Imminent ‘Loss of Night’ Will Disrupt the Entire Planet, Warn Scientists
The Earth is getting a little too lit.
Like clockwork, humans complain about the lack of sunshine as the winter months draw near. Some scientists, however, think we should be more concerned about the dearth of darkness. Night as we know it is dying, an international team of scientists said in a teleconference on Tuesday, as they discussed their research on the huge increases in light pollution around the world since 2012.
The concept of light pollution isn’t anything new, but we normally only think about it in relation to celestial events we want to see in the night sky, like meteor showers or passing comets.
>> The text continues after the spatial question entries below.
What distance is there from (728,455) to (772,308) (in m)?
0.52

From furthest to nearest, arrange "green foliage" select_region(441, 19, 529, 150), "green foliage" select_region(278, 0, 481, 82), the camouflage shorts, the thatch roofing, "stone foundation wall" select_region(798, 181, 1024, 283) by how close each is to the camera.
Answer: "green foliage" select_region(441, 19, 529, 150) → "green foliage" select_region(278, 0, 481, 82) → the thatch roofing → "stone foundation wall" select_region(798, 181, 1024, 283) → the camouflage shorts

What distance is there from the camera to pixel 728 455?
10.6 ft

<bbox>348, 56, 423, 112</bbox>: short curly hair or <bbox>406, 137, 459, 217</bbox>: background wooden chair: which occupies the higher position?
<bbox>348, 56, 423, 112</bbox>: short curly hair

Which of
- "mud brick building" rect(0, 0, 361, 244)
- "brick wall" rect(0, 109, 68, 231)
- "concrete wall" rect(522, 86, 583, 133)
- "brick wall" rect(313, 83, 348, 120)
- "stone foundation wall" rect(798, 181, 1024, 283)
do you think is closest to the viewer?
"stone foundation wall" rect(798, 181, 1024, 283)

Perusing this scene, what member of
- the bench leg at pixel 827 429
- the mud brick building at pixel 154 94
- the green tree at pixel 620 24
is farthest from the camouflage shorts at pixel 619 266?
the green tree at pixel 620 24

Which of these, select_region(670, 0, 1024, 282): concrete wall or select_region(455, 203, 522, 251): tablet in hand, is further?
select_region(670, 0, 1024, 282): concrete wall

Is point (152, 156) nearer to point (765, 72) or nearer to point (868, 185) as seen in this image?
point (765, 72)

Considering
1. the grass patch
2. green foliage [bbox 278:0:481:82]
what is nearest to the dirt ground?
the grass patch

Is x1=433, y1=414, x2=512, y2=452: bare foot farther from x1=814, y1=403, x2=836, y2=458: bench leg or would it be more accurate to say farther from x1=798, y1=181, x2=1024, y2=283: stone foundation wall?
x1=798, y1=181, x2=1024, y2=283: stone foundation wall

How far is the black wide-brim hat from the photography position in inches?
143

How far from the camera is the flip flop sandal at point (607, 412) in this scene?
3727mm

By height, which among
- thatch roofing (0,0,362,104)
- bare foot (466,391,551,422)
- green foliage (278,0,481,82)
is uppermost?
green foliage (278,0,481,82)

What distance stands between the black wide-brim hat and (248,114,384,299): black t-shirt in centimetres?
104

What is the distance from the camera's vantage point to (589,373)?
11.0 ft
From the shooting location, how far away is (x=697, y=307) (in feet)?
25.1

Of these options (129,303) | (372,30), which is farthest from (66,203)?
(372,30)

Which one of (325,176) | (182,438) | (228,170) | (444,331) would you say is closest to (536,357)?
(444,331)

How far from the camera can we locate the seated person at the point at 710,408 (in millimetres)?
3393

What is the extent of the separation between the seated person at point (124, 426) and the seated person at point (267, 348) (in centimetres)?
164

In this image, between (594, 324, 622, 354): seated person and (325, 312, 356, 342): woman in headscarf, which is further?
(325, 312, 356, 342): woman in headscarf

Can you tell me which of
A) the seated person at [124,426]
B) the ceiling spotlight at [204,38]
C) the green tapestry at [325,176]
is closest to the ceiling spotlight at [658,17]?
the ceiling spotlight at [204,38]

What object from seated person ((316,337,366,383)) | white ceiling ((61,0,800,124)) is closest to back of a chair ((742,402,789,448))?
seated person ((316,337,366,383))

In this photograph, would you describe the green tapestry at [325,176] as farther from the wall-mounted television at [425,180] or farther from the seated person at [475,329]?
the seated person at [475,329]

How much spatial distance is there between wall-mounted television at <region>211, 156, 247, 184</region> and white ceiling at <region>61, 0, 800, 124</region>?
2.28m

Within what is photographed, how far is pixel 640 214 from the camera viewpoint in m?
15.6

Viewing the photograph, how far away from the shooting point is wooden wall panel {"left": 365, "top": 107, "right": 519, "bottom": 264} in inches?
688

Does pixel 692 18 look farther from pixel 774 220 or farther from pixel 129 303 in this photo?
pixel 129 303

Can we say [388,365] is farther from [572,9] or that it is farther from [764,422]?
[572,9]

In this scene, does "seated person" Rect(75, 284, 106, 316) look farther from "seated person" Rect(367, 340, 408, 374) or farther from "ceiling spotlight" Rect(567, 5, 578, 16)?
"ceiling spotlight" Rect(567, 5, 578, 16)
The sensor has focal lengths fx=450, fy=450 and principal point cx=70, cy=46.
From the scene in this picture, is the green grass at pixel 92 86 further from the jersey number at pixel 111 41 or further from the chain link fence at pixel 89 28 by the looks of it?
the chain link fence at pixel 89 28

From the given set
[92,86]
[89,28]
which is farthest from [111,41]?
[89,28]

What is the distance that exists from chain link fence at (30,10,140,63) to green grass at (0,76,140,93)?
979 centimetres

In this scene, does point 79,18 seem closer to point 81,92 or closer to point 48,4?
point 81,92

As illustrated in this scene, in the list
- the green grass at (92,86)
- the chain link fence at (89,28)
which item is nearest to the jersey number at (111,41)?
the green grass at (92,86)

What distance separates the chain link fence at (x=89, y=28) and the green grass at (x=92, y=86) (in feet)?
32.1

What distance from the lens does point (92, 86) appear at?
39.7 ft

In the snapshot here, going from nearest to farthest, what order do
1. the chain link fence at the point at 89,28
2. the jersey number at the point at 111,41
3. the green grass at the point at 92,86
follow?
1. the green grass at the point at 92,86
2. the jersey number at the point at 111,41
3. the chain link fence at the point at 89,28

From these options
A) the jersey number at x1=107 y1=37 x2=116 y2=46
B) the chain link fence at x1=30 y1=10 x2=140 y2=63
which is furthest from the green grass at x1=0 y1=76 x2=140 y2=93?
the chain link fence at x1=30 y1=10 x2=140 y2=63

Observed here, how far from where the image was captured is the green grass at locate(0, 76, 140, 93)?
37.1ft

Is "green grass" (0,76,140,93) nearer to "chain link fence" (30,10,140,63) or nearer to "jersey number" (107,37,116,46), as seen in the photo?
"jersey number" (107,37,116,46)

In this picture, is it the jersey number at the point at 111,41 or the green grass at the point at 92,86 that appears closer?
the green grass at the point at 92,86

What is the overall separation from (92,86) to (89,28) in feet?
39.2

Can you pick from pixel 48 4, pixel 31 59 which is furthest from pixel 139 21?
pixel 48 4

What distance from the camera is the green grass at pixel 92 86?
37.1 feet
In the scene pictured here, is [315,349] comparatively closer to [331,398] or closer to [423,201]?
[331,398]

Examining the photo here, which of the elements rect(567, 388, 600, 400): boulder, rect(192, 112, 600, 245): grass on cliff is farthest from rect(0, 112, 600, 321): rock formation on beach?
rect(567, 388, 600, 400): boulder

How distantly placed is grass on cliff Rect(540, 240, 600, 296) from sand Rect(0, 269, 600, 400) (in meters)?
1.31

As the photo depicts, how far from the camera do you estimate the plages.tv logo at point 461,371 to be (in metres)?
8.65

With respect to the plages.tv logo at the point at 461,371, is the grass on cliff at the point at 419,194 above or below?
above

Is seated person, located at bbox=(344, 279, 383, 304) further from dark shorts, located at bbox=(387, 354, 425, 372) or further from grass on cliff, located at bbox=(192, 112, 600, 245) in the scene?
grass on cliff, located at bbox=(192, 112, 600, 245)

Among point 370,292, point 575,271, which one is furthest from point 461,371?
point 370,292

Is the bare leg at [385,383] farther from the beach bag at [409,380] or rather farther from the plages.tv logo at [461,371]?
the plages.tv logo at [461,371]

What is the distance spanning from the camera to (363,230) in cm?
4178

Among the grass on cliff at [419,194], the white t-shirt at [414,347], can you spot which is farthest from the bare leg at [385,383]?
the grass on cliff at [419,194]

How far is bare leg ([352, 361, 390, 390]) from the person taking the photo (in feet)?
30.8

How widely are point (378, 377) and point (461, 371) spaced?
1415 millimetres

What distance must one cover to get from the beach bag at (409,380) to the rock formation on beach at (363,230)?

In the teleconference, the scientists, who published a study related to this work in Science Advances on Wednesday, pointed out that it’s time to start thinking about the disruptive effects of all that artificial light on the natural world around us.
“Since the first emergence of life, the biological world is organized to a large extent by natural cycles of variation in light,” said Leibniz Institute of Freshwater Ecology and Inland Fisheries scientist Franz Hölker, Ph.D., a co-author of the new study.
“From an evolutionary perspective now, artificial light at night is a very new stressor.”
In the study, which used data gathered using the Visible Infrared Imaging Radiometer (VIIRS), the researchers found that there are increasingly more regions of the Earth that are lit with artificial light. The VIIRS data, collected as the satellite circled the Earth from pole to pole 14 times a day, showed that, between 2012 and 2016 the size of Earth’s artificially lit region grew at a rate of 2.2 percent per year.
Some countries got more lit than others. In most of the countries in South America, Africa, and Asia, radiance grew, whereas it stayed constant in the United States and Spain, countries previously labeled the Earth’s brightest. The only countries that showed decreases in radiance were Syria and Yemen, which the researchers pointed out are experiencing warfare.
The researchers are concerned that, if the increase in global radiance continues to grow at these rates, that it will have serious effects on the Earth’s ecology — and perhaps even on human biology.
“The problem is that light has been introduced in places, times and intensities at which it does not naturally occur and many organisms, there is no chance to adapt to this new stressor,” said Hölker. “As a consequence, natural light cycles have been fundamentally disrupted by the introduction of artificial light into the nighttime environment.”
Hölker points out that the loss of night could disrupt animal “night habits,” which include reproduction or migration patterns. In the plant kingdom, it could cause trees to lose their leaves later than normal or extend their growing periods to abnormal lengths.
In many ways, humans are already experiencing disruptions to their own natural sleep cycles because of their exposure to blue light from the LED lights in smartphones, TVs, and other screens. Blue light is thought to disrupt the production of melatonin, the hormone the body produces to tell the body to go to sleep. At least part of the “loss of night,” the researchers point out, is due to an increase in the use of LEDs, which “has the most biological consequences,” said co-author and National Oceanic and Atmospheric Adminstration scientist Chris Elvidge, Ph.D., in the teleconference. The VIIRS sensors don’t even pick up on blue light, the researchers point out, suggesting that the increases in radiance reported in the study are even greater with respect to human sight.
“Of course if you experience blue light in the night, for instance, then you risk that animals — mammals, especially, and humans — experience this light as physiological day,” said Hölker. “And this is of course a problem.”